TASK INSTRUCTIONS: Copy the lines of the data word for word, starting at the line that contains "Kertas Double Folio" and continuing through the last line of the data, with both ends included. Leave out the pictures.

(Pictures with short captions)
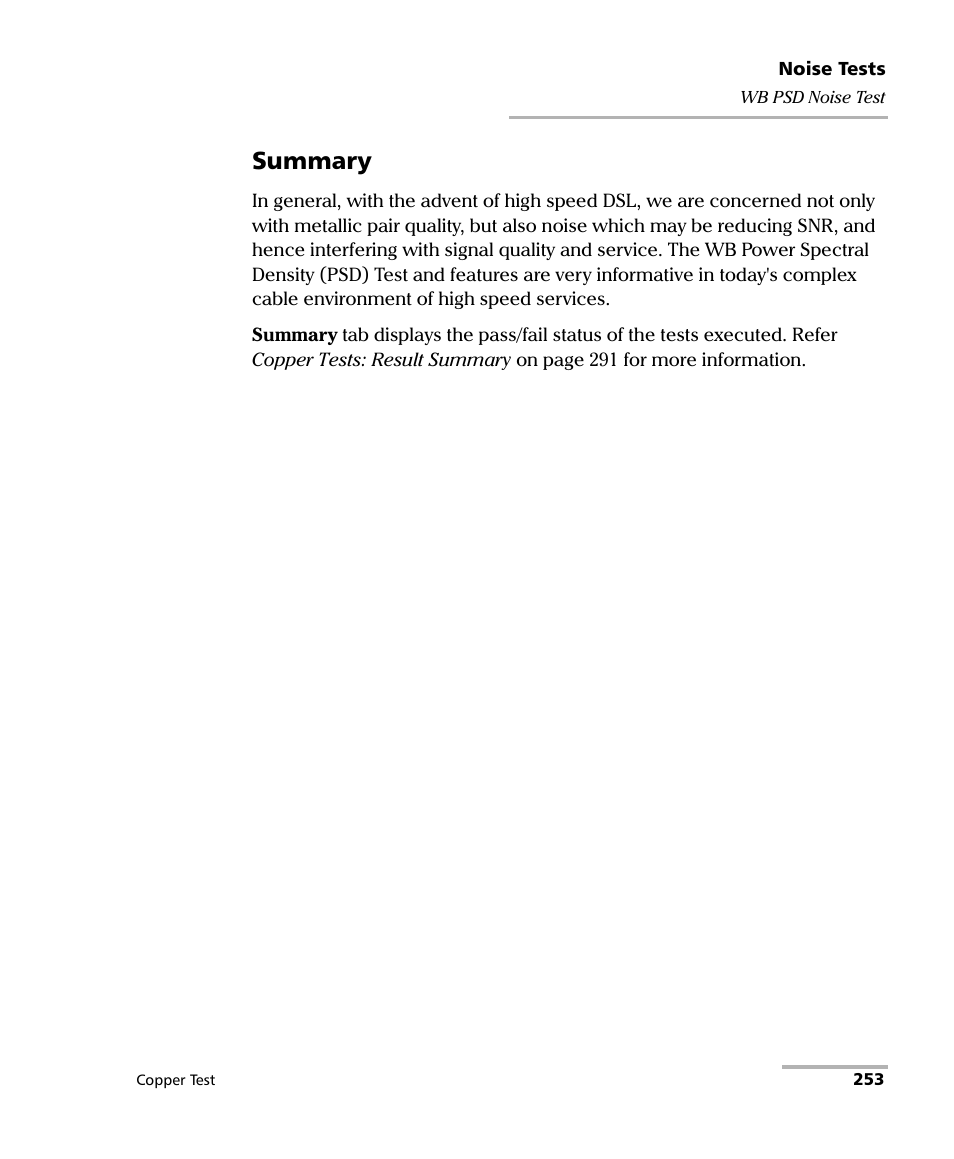 Summary | EXFO FTB-610 Wideband Copper Test Module User Manual | Page 261 / 326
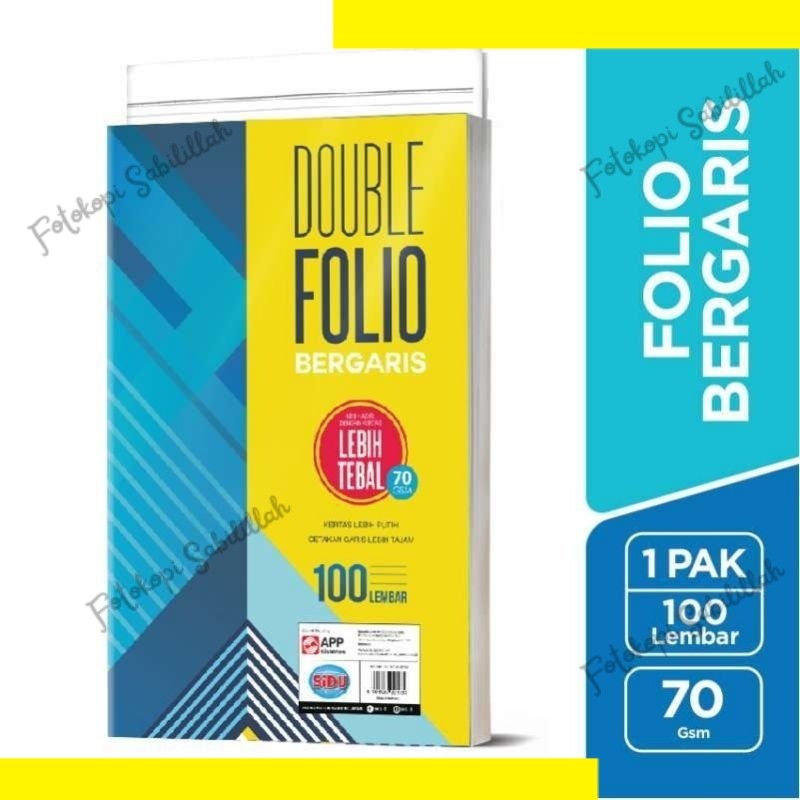 

Kertas Double Folio Bergaris Sidu 100 / Double Folio Garis Sidu 200 / Kertas D/F Garis Sidu 100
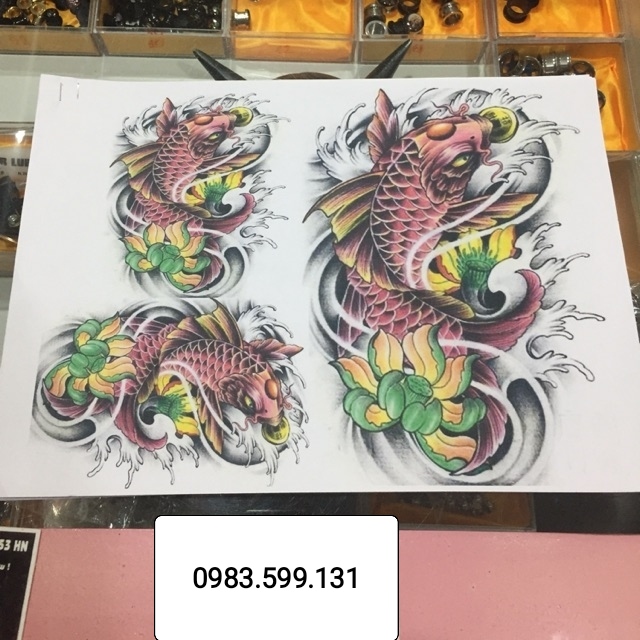 Mẫu hình xăm Cá Chép màu gợi ý ( 15 ~ 20 hình )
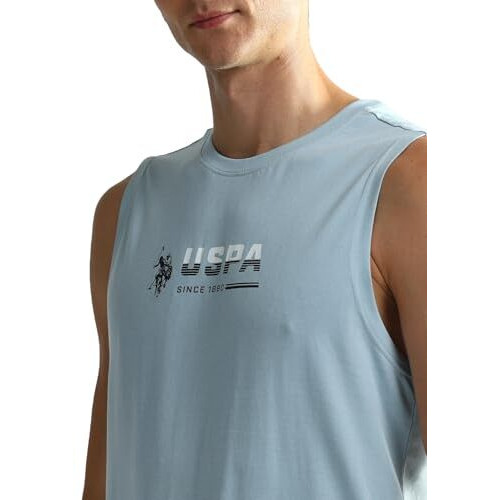 U.S. Polo Assn. Cotton Men's Solid Regular Fit Vest (Oev06-Pl_Lt Blue, Large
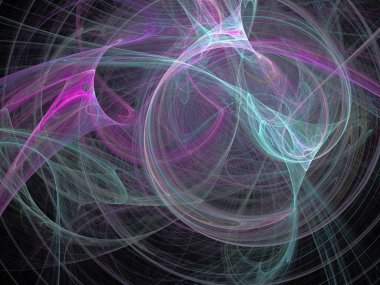 Siyah Renk Üzerine Bir Dijital Fraktal Resmi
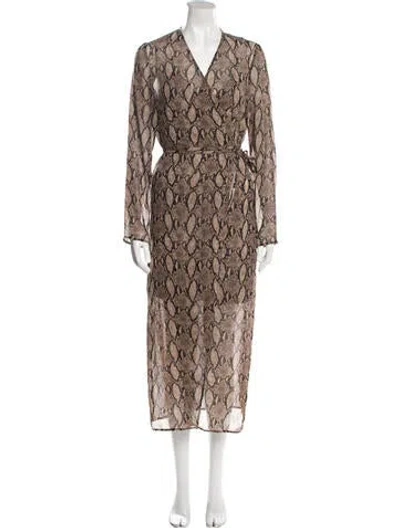Pre-owned Goen J Animal Print Long Dress In Brown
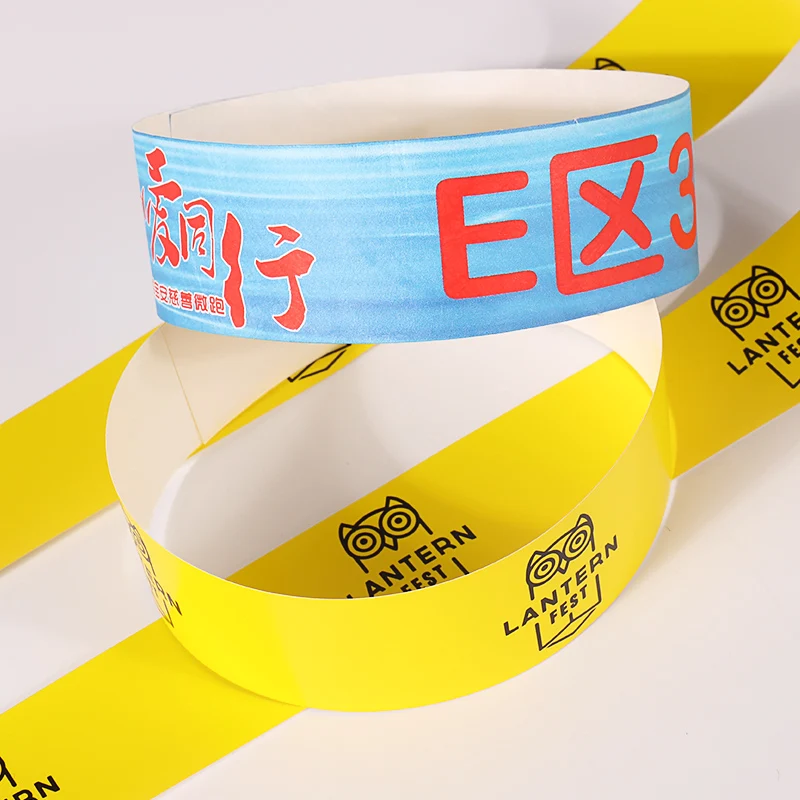 Cheap Printable NFC RFID Tyvek Wristbands Paper Wrist Band Bracelet With Custom OEM Logo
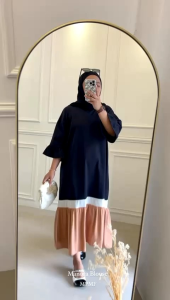 MANORA DRESS SUPER JUMBO LD 130-140 CM FIT XXXXL PREMIUM / DRES LENGAN PUFFY 7/8 BAHAN BABYTERY IMPORT MIX RAYON TWILL HQ BY MPMF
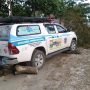 Tampak Mobil Operasional Dinkes Muna Yang di sandra Frasa Laiba (Foto: Ist)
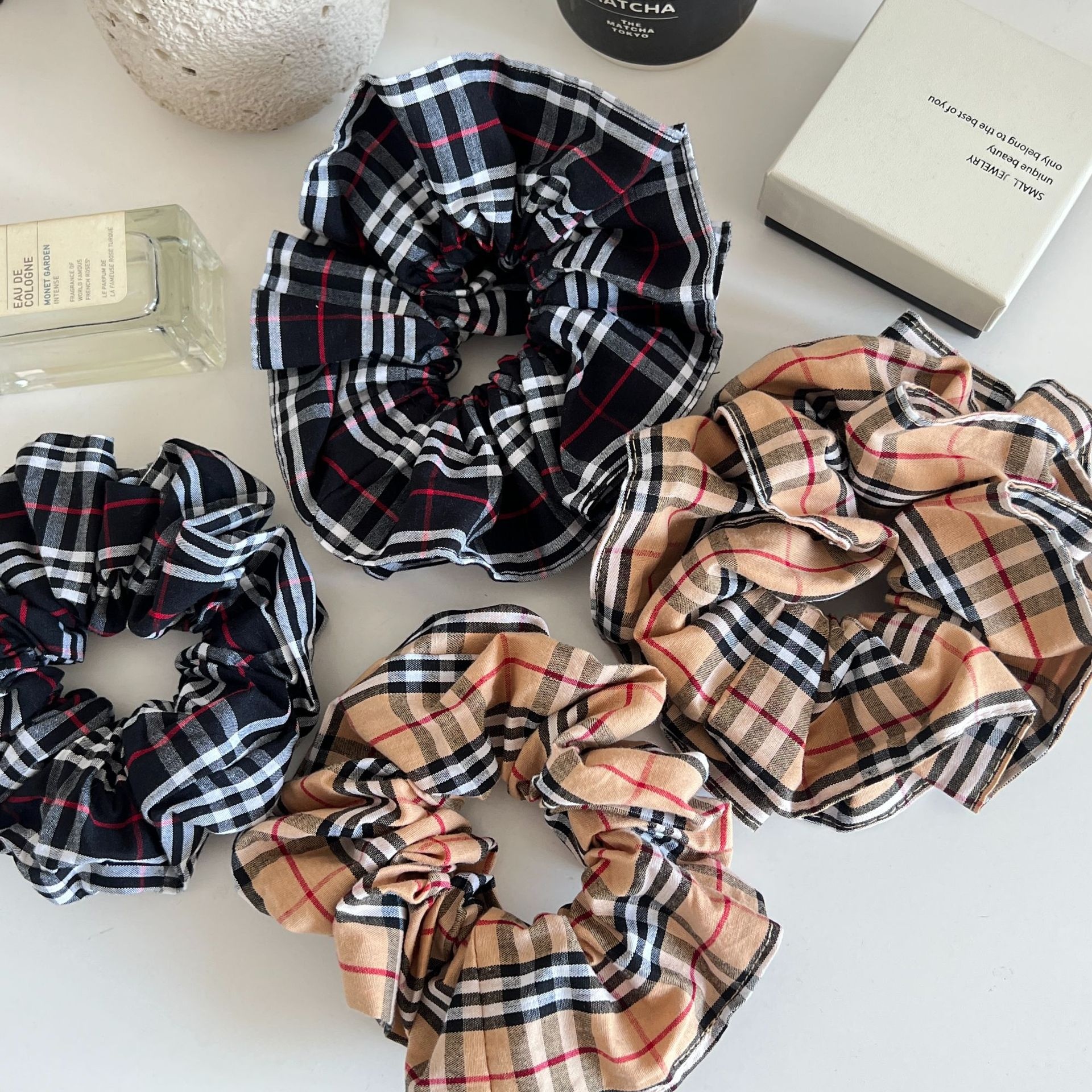 Women's Elegant Fabric Hair Tie Versatile Bun Band British Plaid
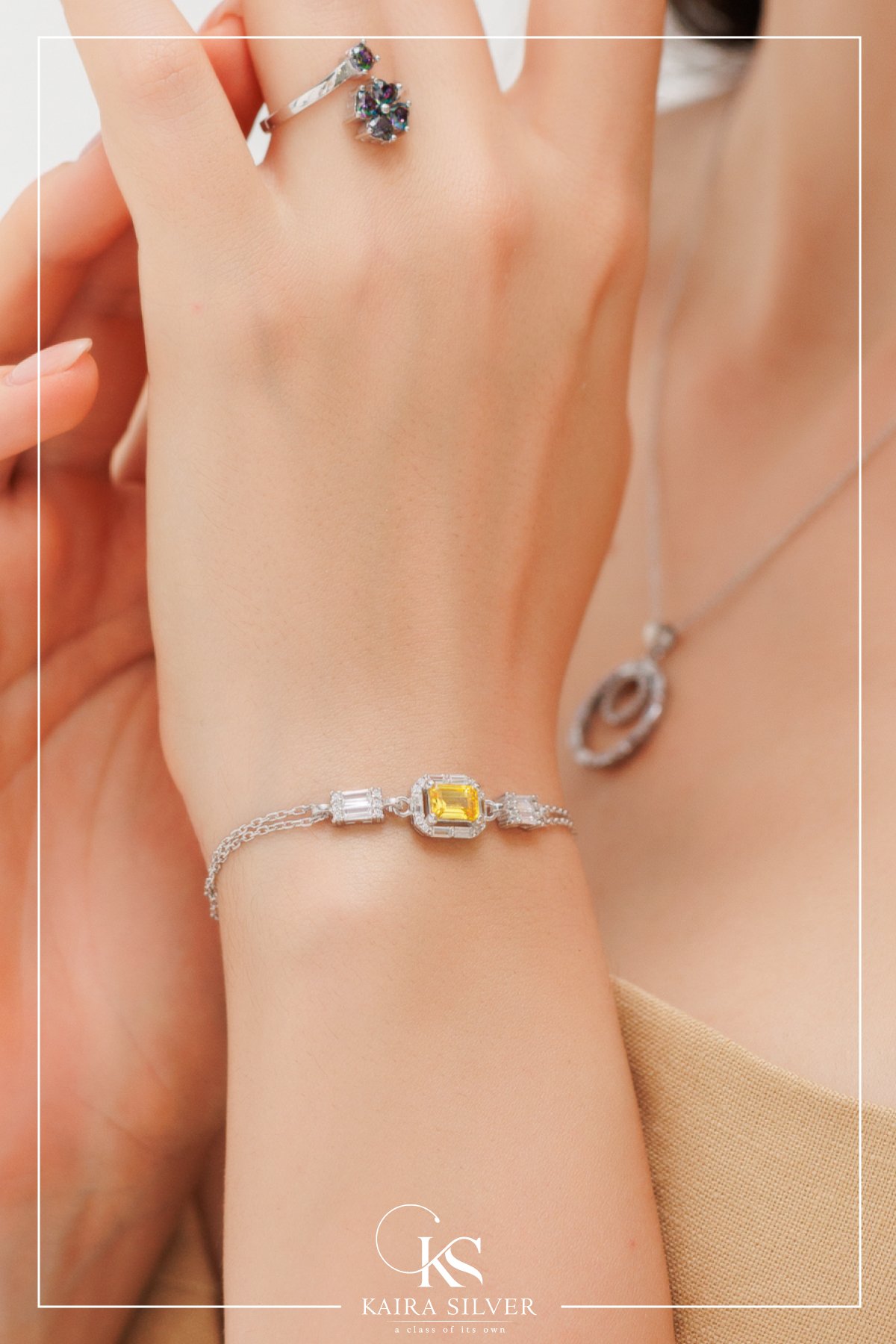 925 Sterling Silver Bracelet with Baguette String Stone and Yellow Stone Bracelet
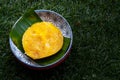 Steamed Pumpkin Cake Kanom Fak Thong is local Thai Dessert, sweet, soft and delicious, Make from pumpkin, sugar, Flour, tapioca Royalty Free Stock Photo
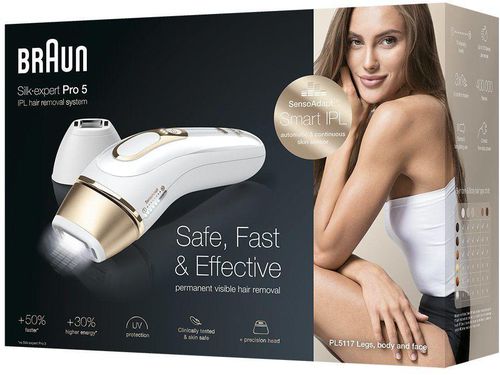 Braun IPL Silk Expert Pro 5 PL5117 Latest Generation IPL, Permanent Visible Hair Removal, With Precision Head Intense Pulsed Light, and Premium Pouch - White and Gold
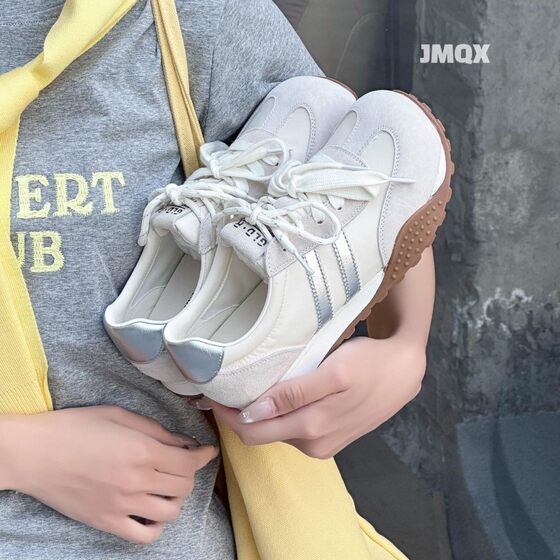 Flat German Training Shoes Women's 2025 Summer New Thin Breathable White Shoes All-match Lace-up Casual sneaker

SOLUTION:
Kertas Double Folio Bergaris Sidu 100 / Double Folio Garis Sidu 200 / Kertas D/F Garis Sidu 100
 Mẫu hình xăm Cá Chép màu gợi ý ( 15 ~ 20 hình )
 U.S. Polo Assn. Cotton Men's Solid Regular Fit Vest (Oev06-Pl_Lt Blue, Large
 Siyah Renk Üzerine Bir Dijital Fraktal Resmi
Pre-owned Goen J Animal Print Long Dress In Brown
 Cheap Printable NFC RFID Tyvek Wristbands Paper Wrist Band Bracelet With Custom OEM Logo
 MANORA DRESS SUPER JUMBO LD 130-140 CM FIT XXXXL PREMIUM / DRES LENGAN PUFFY 7/8 BAHAN BABYTERY IMPORT MIX RAYON TWILL HQ BY MPMF
 Tampak Mobil Operasional Dinkes Muna Yang di sandra Frasa Laiba (Foto: Ist)
 Women's Elegant Fabric Hair Tie Versatile Bun Band British Plaid
 925 Sterling Silver Bracelet with Baguette String Stone and Yellow Stone Bracelet
 Steamed Pumpkin Cake Kanom Fak Thong is local Thai Dessert, sweet, soft and delicious, Make from pumpkin, sugar, Flour, tapioca Royalty Free Stock Photo
 Braun IPL Silk Expert Pro 5 PL5117 Latest Generation IPL, Permanent Visible Hair Removal, With Precision Head Intense Pulsed Light, and Premium Pouch - White and Gold
 Flat German Training Shoes Women's 2025 Summer New Thin Breathable White Shoes All-match Lace-up Casual sneaker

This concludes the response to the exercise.